Ms decomposition · Microservices · Advanced

Decomposing the Database

Microservices must own their data, so migration means splitting the shared database — coping patterns, ownership transfer, and the hard losses of joins, foreign keys, and ACID transactions.

Ms decomposition Advanced ⏱ 5 min read Complete

🧭 Analogy

Splitting a shared database is like dividing a house where everyone shared one filing cabinet. Handing each person their own drawer is easy; untangling documents that reference each other — a lease pointing to a tenant record now in someone else’s drawer — is the hard part. You lose the convenience of reaching into any folder, and you must agree who owns each piece of paper.

Why this is the hard part

Microservices work best when they fully encapsulate their own data. A shared database is the most common form of implementation coupling: you can’t tell what’s safe to change, who controls the data, and business logic smears across services (if three services all change order data, behaviour drifts and every change touches all three). “Database” here means a logically isolated schema.
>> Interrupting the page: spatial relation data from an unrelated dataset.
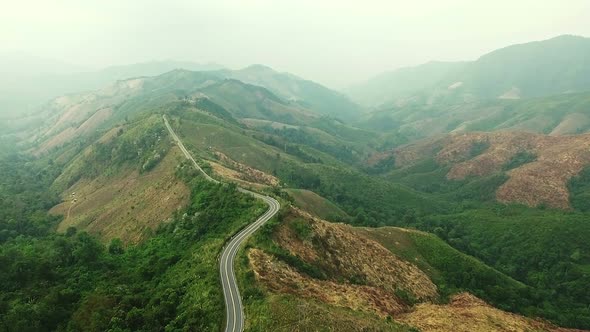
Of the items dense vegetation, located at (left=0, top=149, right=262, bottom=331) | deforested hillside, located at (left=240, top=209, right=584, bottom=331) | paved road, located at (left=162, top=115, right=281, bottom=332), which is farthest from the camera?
dense vegetation, located at (left=0, top=149, right=262, bottom=331)

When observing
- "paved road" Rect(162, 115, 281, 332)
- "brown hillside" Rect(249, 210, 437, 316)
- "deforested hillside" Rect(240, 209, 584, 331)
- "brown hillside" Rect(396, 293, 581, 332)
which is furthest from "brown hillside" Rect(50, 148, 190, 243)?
"brown hillside" Rect(396, 293, 581, 332)

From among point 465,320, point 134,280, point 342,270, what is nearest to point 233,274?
point 134,280

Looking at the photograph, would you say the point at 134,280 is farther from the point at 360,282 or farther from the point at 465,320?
the point at 465,320

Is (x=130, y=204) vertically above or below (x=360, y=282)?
above

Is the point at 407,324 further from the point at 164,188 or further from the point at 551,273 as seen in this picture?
the point at 551,273

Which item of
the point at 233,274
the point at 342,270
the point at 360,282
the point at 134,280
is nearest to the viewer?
the point at 233,274

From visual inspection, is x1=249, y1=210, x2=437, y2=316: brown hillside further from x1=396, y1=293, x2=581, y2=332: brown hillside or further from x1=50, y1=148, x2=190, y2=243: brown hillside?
x1=50, y1=148, x2=190, y2=243: brown hillside

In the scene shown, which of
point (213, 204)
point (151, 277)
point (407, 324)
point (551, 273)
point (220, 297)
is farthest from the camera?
point (551, 273)

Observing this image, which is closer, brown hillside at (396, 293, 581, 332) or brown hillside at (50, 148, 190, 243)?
brown hillside at (396, 293, 581, 332)

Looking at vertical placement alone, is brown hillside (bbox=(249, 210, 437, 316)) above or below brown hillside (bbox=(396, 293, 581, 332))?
above

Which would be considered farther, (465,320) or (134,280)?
(134,280)

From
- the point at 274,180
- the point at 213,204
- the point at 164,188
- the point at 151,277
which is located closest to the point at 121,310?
the point at 151,277
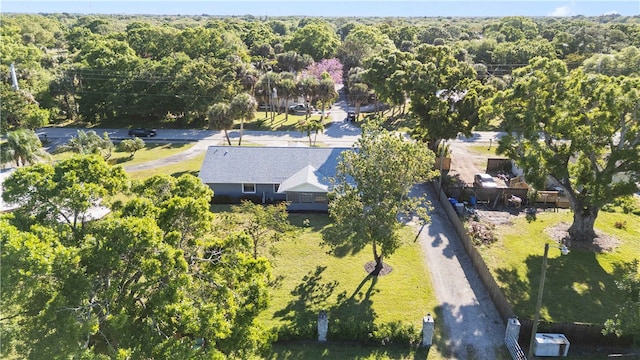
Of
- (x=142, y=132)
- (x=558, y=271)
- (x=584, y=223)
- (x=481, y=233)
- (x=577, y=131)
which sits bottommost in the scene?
(x=558, y=271)

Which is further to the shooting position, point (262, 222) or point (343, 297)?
point (262, 222)


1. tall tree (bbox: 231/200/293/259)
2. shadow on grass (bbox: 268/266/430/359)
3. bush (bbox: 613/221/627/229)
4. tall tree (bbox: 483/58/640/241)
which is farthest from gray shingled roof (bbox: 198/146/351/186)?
bush (bbox: 613/221/627/229)

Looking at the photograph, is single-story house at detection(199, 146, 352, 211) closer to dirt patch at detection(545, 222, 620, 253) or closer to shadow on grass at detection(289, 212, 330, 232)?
shadow on grass at detection(289, 212, 330, 232)

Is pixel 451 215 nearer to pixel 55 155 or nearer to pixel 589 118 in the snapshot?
pixel 589 118

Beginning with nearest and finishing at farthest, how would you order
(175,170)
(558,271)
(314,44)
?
1. (558,271)
2. (175,170)
3. (314,44)

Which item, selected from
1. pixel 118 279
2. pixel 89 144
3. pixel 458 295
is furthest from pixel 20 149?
pixel 458 295

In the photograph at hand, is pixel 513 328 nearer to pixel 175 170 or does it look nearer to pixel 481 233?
pixel 481 233

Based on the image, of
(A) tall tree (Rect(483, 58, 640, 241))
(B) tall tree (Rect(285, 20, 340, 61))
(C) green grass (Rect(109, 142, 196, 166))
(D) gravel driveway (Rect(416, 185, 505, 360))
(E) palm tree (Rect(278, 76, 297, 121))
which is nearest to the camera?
(D) gravel driveway (Rect(416, 185, 505, 360))
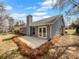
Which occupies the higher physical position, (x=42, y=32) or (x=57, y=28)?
(x=57, y=28)

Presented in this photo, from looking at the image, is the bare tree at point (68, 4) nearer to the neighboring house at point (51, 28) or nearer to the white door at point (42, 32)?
the neighboring house at point (51, 28)

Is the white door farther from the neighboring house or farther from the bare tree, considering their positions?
the bare tree

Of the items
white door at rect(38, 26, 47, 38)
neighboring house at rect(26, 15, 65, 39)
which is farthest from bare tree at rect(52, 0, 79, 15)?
white door at rect(38, 26, 47, 38)

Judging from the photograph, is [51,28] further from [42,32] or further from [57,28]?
[42,32]

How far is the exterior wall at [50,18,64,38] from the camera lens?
715 inches

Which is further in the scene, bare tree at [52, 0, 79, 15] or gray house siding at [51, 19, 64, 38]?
gray house siding at [51, 19, 64, 38]

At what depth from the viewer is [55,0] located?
484 inches

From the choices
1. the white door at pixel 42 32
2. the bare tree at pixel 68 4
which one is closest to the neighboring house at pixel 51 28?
the white door at pixel 42 32

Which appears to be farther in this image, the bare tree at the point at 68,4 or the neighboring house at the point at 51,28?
the neighboring house at the point at 51,28

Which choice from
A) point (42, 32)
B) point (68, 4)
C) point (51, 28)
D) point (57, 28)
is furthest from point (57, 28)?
point (68, 4)

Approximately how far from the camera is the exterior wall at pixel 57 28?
715 inches

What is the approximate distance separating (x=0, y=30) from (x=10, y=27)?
19.9 feet

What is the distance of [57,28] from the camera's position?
1948 cm

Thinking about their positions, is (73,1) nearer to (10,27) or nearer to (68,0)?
(68,0)
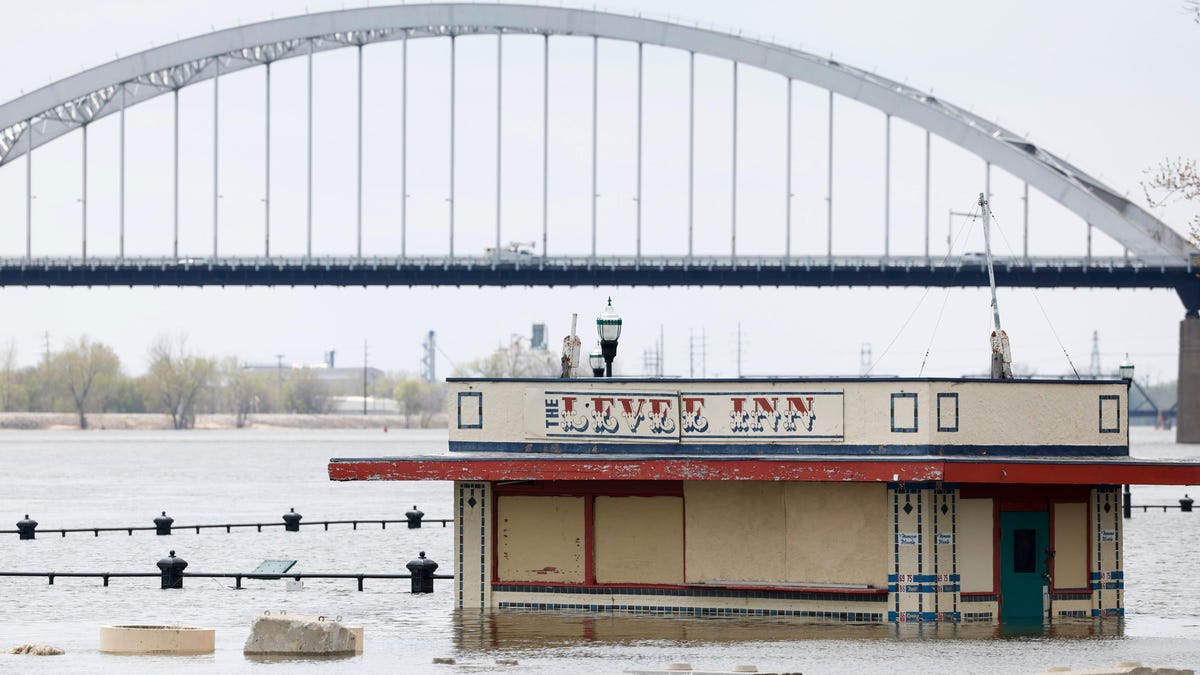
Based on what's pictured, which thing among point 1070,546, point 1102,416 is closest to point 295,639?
point 1070,546

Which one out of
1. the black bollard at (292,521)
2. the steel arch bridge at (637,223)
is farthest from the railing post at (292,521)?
the steel arch bridge at (637,223)

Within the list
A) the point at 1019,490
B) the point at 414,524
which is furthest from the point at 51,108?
the point at 1019,490

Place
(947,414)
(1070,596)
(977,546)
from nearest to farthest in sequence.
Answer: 1. (947,414)
2. (977,546)
3. (1070,596)

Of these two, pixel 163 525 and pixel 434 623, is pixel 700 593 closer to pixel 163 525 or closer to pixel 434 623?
pixel 434 623

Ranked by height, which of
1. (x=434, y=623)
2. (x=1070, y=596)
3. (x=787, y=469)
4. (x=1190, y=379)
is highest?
(x=1190, y=379)

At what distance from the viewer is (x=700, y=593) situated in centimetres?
2856

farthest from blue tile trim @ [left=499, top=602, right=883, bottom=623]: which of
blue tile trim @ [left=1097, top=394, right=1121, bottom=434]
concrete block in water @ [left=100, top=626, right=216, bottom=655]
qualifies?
concrete block in water @ [left=100, top=626, right=216, bottom=655]

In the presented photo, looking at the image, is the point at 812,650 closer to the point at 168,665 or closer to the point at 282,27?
the point at 168,665

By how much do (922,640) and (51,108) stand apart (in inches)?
4730

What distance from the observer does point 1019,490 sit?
28.1 meters

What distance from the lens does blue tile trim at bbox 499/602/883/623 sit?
2789 cm

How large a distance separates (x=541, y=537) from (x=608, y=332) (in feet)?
10.3

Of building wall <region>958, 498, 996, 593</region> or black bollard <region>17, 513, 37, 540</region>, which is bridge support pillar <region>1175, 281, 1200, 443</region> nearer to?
black bollard <region>17, 513, 37, 540</region>

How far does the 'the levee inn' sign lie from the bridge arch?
103 m
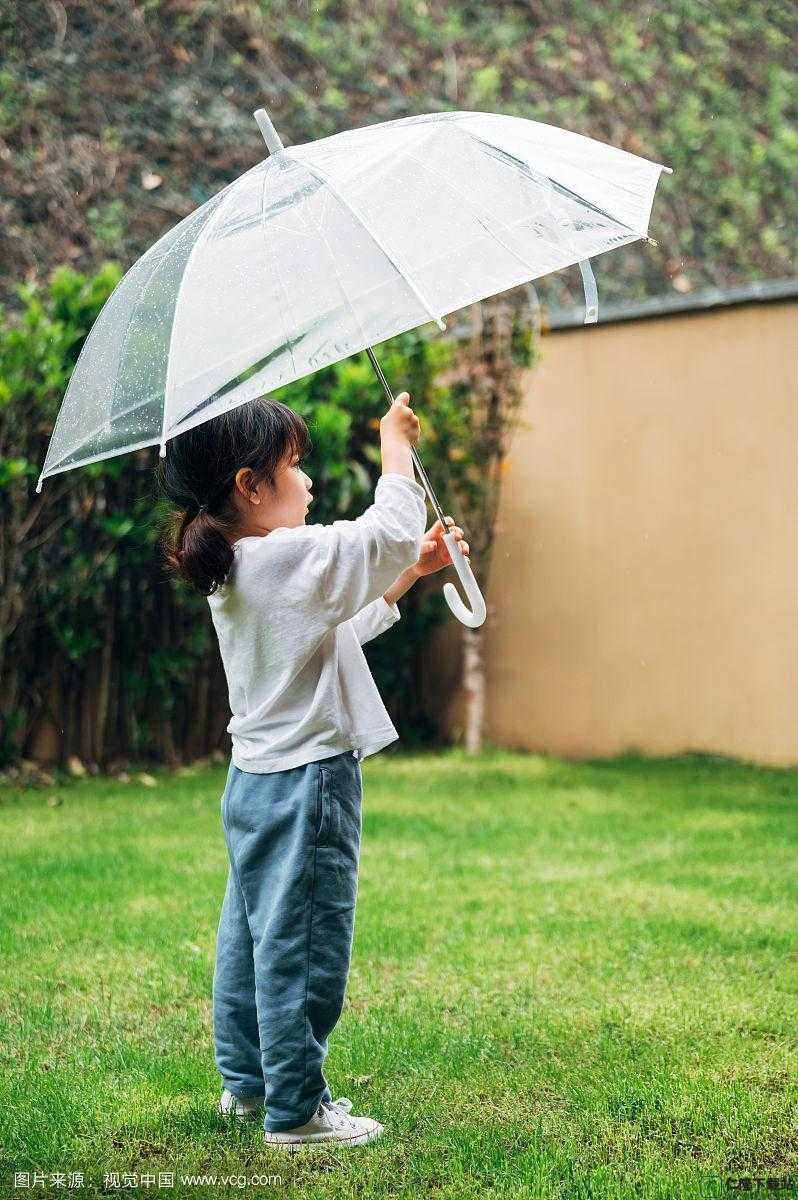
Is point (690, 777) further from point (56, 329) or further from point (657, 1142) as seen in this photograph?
point (657, 1142)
⚠️ The database as an accidental public contract

A bank’s credit-derivative system had 20+ external apps reading its schema via one shared login. They disabled the account and waited for complaints — most consumers were unmaintained, so the schema itself had silently become a frozen public contract no one could change. Give each consumer distinct, short-lived, scoped credentials, and never let your tables leak out as an interface.

Coping patterns (stepping stones, not destinations)

When you can’t split the schema yet:

Database View — present a limited, usually read-only projection that hides what a consumer shouldn’t see; change your own schema freely as long as you maintain the view. Limits: typically read-only, usually same engine, single point of failure.
Database Wrapping Service — hide the schema behind a thin service, converting DB dependencies into service dependencies. Unlike a view it can take writes and richer projections; it stops dependence growing and buys breathing room (an Australian bank wrapped a 30-year-old entitlements schema buckling under load).
Database-as-a-Service Interface — a dedicated read-only database exposed as an endpoint, populated by a mapping engine (prefer change data capture, e.g. Debezium). Fowler’s “reporting database,” renamed; great for reporting clients that join across lots of a service’s data.

Transferring ownership

Aggregate Exposing Monolith — the new service needs data the monolith still owns; expose it via a proper API or event stream (the monolith still owns allowed state changes). Defining the need reveals future boundaries.
Change Data Ownership — the inverse: move the data into the extracted service and make the monolith treat that service as the source of truth. Clear-cut when the extracted service owns the logic that changes the data.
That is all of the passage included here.